La défaite de Viktor Orban aux élections en Hongrie modifie les équilibres pour Israël au sein de l’Union européenne. Pendant plus d’une décennie, Budapest a joué un rôle central en bloquant ou en atténuant certaines initiatives européennes jugées critiques à l’égard d’Israël, notamment grâce au mécanisme d’unanimité requis sur les questions de politique étrangère.
Avec l’arrivée de Peter Magyar, qui a annoncé vouloir rapprocher son pays des positions dominantes à Bruxelles, la Hongrie devrait adopter une ligne plus conforme au consensus européen.
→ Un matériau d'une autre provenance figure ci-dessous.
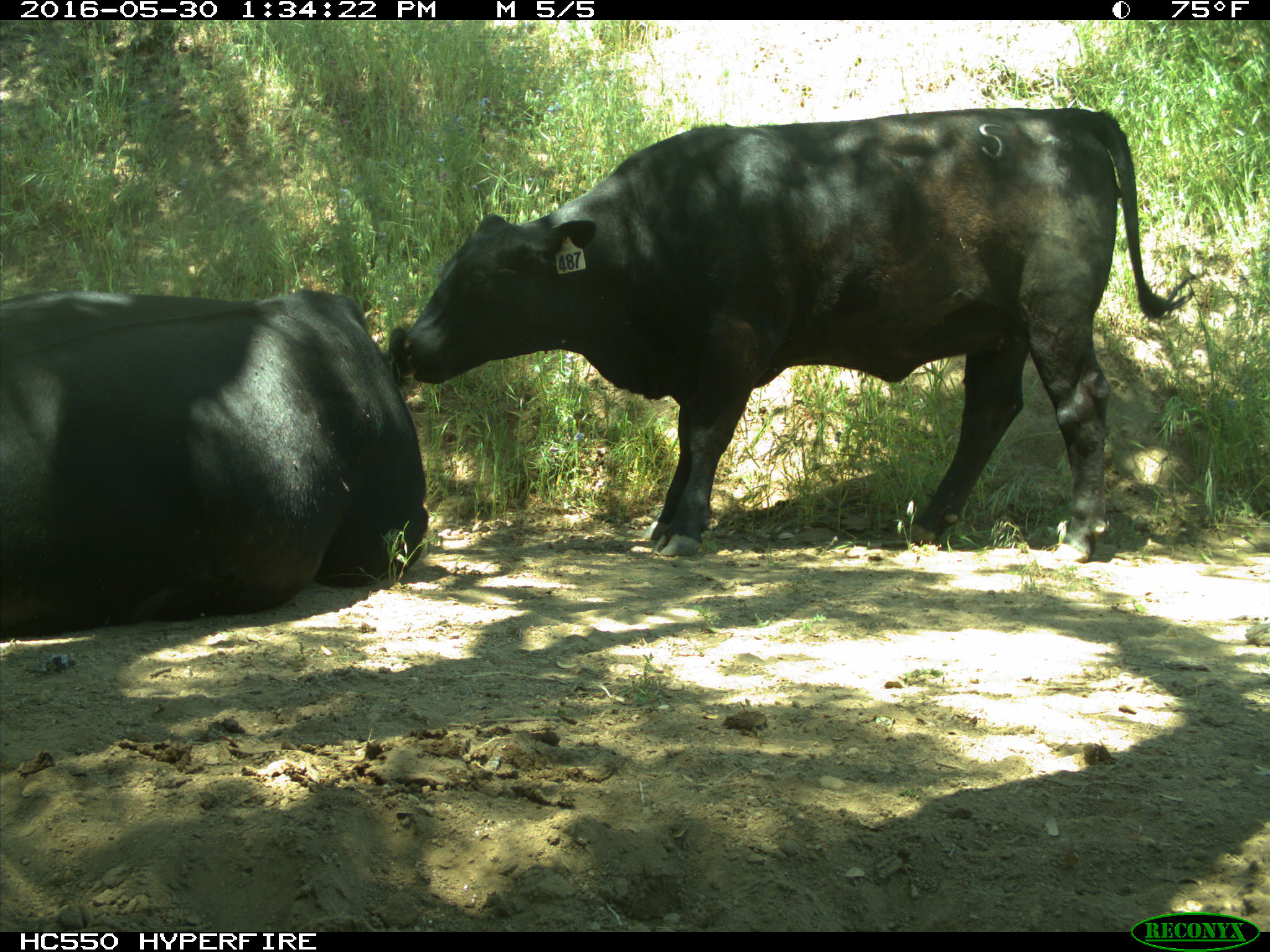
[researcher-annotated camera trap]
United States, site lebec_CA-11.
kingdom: Animalia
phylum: Chordata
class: Mammalia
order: Artiodactyla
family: Bovidae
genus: Bos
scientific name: Bos taurus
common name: domestic cow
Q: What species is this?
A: Bos taurus (domestic cow).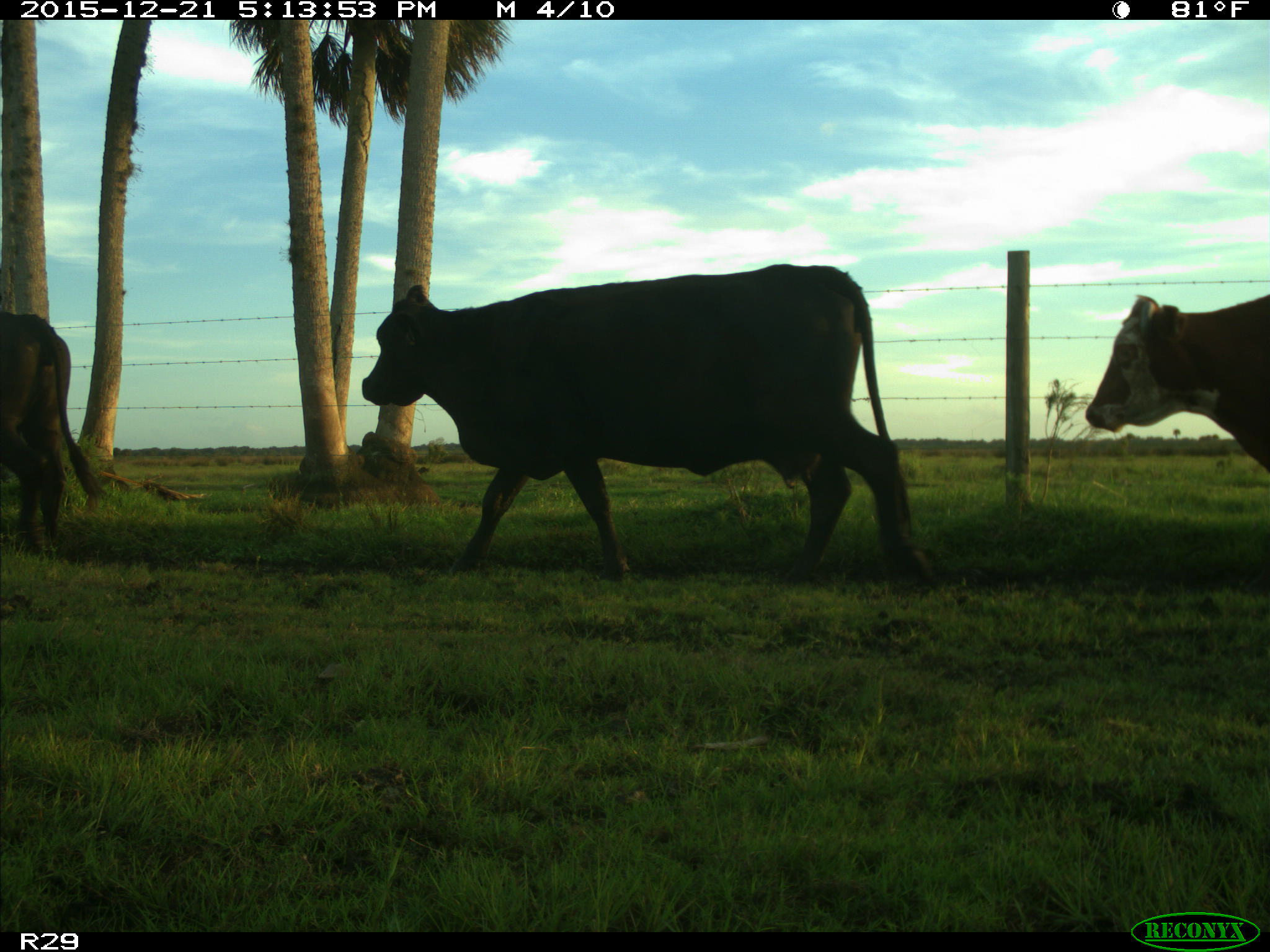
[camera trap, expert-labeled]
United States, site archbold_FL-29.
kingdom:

Une évolution qui devrait réduire la capacité d’Israël à compter sur un veto systématique pour freiner certaines décisions, en particulier les déclarations communes ou d’éventuelles mesures diplomatiques.
Dans ce contexte, Israël continuera de s’appuyer sur plusieurs partenaires européens. La République tchèque maintient une position traditionnellement favorable, tout comme l’Autriche, qui soutient régulièrement la sécurité d’Israël dans les forums internationaux. Ces pays contribuent souvent à modérer les positions européennes, sans pour autant bloquer seuls des décisions.
Parmi les grandes économies de l’Union, l’Italie, dirigée par Giorgia Meloni, a renforcé ses relations avec Israël ces dernières années, notamment sur les questions sécuritaires et énergétiques. L’Allemagne continue pour sa part de considérer la sécurité d’Israël comme un principe central de sa politique étrangère, ce qui se traduit par un soutien constant, notamment dans les discussions européennes.
D’autres États membres adoptent également des positions ponctuellement favorables à Israël, comme les Pays-Bas ou la Slovaquie, tandis que la Grèce et Chypre développent des coopérations stratégiques avec Israël, en particulier dans le domaine énergétique en Méditerranée orientale.
Au niveau institutionnel, les décisions de politique étrangère de l’Union européenne restent soumises à l’unanimité des États membres, ce qui laisse la possibilité à un ou plusieurs pays de s’opposer à certaines initiatives. Toutefois, en l’absence d’un allié prêt à exercer ce rôle de manière systématique, Israël devra s’appuyer davantage sur des coalitions ponctuelles et sur des efforts diplomatiques pour influencer les positions européennes.
Cette évolution intervient dans un contexte où plusieurs États membres, notamment en Europe occidentale, expriment des positions plus critiques sur la politique israélienne, en particulier depuis les récents conflits régionaux.